Twilight stood up and dusted herself off, the effects of the flashbang wearing off.

"Fuck this shit, I need a drink. SPIKE!" Twilight yelled to her assistant, who was lying on the floor holding his knee. Spike just moand from the pain and laid on the floor. "Honestly Spike, what has gotton into you?" Twilight said as she levitated her book over and opened it in need of some parenting advice. "Chapter two, coathangers are your best friend! Ohh! This should work!" Twilight said as she began reading intentivly.

MOSCOW, RUSSIA

Russian president Vladmire Putin was sitting in his chair smoking a cigar and reading the latest L.L. Bean cataloug by the fireplace when his aid walked in.

"Mr.President! We have drafted the pony! She shall begin basic training tomarrow! Our gloryous army shall be the first in the WORLD to have a Pony in the special forces! Prasie the Motherland!" Putin's aid said happily and proud.

Putin calmly closed the magazine and set it on the coffe table next to him and looked his aid directly in the eyes and said.

"Hang on, I gotta tweet this." as he pulled out his I Phone 5 and started typing.

@V.Putin: Just drafted Fluttershy lolnigga #swag #YOLO

WASHINGTON D.C. SITUATION ROOM

President George Dubya Bush was sitting in his chair, waiting for his advisors to arrive as he played Call of Duty on the situation room's massive T.V.

"God Damned quick scoping noobs!" Bush yelled at his game, he then noticed the group of people walking in so he shut off the game.

"President. W-" the secritary of state started but was cut off as Bush said

"Please, call me MR. President." with a smug grin.

The secretary sighed and said "Fine, MR.President, we have an urgent matter at hand, our latest intel believs that the Russians have drafted a pony into the Spetsnaz." The president just burst out laughing

"The Russians have WHAT! Hahahahahaha! My god they're making ME look smart!" George BUsh lauged "A horse! Really? Hahahahaha!"

The Secretary lowered his head and said

"Not just any pony, it was Fluttershy." Bush stopped laughing imediatly and said

"My god. What are we going to do this time?" Bush said sadly becuase Fluttershy was his favorite pony.

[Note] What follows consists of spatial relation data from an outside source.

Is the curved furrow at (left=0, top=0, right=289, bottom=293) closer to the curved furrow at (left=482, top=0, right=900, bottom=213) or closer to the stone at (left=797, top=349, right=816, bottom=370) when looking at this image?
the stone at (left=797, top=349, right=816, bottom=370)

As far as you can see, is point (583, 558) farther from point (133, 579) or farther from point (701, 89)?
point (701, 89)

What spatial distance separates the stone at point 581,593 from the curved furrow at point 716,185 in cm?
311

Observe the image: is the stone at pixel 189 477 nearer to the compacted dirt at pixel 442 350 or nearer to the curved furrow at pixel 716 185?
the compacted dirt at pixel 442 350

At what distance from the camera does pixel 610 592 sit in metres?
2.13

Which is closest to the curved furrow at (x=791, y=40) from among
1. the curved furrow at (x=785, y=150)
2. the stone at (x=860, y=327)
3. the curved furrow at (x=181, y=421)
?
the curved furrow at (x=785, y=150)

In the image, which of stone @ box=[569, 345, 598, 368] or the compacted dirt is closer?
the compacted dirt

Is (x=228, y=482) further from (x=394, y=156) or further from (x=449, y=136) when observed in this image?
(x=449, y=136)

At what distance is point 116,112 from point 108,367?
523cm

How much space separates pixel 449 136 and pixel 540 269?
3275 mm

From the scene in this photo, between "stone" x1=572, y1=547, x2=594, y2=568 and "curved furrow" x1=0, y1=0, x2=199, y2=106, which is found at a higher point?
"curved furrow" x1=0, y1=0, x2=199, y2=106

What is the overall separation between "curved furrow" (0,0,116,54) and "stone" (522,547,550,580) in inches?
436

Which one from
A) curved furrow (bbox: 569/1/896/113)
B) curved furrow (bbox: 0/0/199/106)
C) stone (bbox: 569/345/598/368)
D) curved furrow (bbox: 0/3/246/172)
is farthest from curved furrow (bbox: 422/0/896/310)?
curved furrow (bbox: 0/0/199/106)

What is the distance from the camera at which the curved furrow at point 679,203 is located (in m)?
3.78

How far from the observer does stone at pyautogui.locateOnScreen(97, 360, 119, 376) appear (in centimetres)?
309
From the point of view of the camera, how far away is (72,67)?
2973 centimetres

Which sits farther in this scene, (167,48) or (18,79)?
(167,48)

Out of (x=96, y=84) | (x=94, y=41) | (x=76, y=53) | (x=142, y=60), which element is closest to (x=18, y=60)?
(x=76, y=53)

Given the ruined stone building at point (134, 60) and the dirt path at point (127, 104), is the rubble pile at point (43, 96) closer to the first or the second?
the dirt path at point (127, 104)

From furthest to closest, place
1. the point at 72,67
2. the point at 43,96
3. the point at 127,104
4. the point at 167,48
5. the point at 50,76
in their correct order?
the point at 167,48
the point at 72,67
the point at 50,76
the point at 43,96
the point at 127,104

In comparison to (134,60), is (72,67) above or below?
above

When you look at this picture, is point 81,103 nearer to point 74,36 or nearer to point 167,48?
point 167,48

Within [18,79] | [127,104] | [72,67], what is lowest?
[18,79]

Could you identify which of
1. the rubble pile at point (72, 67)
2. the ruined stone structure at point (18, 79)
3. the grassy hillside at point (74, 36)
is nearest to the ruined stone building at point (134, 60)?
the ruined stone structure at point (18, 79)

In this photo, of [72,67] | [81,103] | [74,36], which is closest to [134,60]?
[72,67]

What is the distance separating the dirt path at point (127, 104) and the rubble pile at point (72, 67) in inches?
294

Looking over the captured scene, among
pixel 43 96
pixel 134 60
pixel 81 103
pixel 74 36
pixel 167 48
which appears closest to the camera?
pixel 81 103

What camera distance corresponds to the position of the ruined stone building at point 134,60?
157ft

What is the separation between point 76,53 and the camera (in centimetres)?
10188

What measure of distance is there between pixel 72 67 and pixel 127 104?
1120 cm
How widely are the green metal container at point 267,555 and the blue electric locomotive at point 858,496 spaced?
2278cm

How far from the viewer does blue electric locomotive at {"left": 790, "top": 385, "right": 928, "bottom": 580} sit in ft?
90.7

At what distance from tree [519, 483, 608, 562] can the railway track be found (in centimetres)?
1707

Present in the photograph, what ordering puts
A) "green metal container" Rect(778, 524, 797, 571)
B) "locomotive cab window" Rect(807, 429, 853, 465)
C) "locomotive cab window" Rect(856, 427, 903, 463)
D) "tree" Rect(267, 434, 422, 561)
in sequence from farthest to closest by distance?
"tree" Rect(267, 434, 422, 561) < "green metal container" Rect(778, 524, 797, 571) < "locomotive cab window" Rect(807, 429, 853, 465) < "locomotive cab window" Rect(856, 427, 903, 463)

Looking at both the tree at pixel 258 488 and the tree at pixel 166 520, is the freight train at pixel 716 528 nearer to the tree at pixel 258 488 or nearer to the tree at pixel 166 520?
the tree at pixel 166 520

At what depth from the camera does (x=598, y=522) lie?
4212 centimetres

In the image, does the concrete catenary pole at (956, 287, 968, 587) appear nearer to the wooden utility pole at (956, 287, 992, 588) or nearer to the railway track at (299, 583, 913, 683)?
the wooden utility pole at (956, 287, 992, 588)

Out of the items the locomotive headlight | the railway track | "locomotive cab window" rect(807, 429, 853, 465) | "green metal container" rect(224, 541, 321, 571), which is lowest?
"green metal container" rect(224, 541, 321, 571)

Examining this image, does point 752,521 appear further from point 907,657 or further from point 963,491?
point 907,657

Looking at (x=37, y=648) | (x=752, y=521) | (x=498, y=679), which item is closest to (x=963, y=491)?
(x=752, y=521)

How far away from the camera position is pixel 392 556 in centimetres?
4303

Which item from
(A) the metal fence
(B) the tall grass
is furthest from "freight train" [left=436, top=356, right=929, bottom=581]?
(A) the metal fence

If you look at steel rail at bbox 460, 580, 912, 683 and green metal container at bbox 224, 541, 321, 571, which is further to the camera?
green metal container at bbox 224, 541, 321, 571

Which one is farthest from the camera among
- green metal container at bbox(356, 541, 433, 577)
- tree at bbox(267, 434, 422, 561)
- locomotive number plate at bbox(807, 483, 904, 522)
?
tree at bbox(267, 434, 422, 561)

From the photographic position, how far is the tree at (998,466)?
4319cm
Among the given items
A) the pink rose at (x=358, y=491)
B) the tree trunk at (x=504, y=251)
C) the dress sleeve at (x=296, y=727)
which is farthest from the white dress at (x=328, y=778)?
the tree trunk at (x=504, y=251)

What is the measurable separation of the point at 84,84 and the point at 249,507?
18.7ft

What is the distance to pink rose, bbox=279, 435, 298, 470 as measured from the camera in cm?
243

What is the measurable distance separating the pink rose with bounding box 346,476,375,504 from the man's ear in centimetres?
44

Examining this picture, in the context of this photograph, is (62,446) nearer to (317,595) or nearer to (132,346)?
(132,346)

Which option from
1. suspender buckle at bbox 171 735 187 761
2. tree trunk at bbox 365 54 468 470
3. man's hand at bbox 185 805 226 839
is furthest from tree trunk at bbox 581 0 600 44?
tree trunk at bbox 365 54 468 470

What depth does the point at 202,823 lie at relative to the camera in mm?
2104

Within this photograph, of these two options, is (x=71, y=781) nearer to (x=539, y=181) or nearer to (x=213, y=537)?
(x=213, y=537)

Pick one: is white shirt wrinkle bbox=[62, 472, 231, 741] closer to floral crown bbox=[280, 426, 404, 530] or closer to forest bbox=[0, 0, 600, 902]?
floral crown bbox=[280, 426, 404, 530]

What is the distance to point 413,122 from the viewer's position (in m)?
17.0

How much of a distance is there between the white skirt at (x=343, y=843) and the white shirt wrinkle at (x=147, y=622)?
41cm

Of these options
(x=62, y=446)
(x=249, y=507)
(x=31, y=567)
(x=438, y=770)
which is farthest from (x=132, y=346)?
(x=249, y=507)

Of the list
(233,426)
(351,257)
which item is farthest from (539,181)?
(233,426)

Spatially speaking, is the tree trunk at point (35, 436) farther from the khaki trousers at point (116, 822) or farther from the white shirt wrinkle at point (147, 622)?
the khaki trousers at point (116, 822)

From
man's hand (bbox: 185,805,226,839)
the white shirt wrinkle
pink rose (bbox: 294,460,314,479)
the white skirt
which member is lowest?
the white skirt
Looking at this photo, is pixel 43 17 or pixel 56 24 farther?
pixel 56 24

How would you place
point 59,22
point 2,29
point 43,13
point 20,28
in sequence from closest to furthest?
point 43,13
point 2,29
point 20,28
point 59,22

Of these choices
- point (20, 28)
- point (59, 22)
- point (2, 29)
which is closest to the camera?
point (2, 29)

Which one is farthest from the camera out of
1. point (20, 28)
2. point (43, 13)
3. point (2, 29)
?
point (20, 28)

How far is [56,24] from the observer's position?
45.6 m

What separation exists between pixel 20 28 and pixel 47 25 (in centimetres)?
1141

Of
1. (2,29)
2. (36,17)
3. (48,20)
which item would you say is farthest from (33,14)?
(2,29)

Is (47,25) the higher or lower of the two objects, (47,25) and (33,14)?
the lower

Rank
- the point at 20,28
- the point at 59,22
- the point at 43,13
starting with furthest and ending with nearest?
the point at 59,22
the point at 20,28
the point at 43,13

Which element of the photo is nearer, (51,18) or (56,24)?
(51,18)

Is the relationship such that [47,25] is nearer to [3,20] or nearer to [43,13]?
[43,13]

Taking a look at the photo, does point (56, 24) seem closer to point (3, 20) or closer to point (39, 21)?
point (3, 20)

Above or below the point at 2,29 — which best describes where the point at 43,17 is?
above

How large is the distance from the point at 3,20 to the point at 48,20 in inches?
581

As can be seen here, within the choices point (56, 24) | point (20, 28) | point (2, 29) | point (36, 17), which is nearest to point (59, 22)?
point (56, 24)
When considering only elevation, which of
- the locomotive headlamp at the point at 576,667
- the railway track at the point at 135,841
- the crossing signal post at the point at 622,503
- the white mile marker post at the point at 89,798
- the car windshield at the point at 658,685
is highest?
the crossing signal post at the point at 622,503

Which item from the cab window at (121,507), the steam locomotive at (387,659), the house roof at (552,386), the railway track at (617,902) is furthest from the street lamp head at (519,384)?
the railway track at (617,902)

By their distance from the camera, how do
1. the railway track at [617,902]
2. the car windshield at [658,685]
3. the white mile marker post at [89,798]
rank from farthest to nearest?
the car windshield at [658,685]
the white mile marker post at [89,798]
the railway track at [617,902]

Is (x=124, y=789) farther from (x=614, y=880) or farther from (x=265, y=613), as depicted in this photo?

'It's not my call sir, but I would recomend that we take things slow and don't do anything rash. I would sa-" The secretary was cut of again as Bush blurted out

"Preemptive nuclear strike!?" in a happy voice.

"*sigh* No Mr.President, I was suggesting that we t-"

"Invade?" Bush said, cutting the secretary off again, just as happily.

"NO! I was going to sa-"

"Invade Iraq?" Bush cut in again, this time his eyes sparkling.

"N- aw fuck it, yes Mr.President, invade Iraq." The secretary said annoyed. George literally jumped out of his chair and yelled "Yippie!" as he ran out of the situation room to go play with his Transformers action figures. Leaving a very sad Secretary sitting with his face in his palms.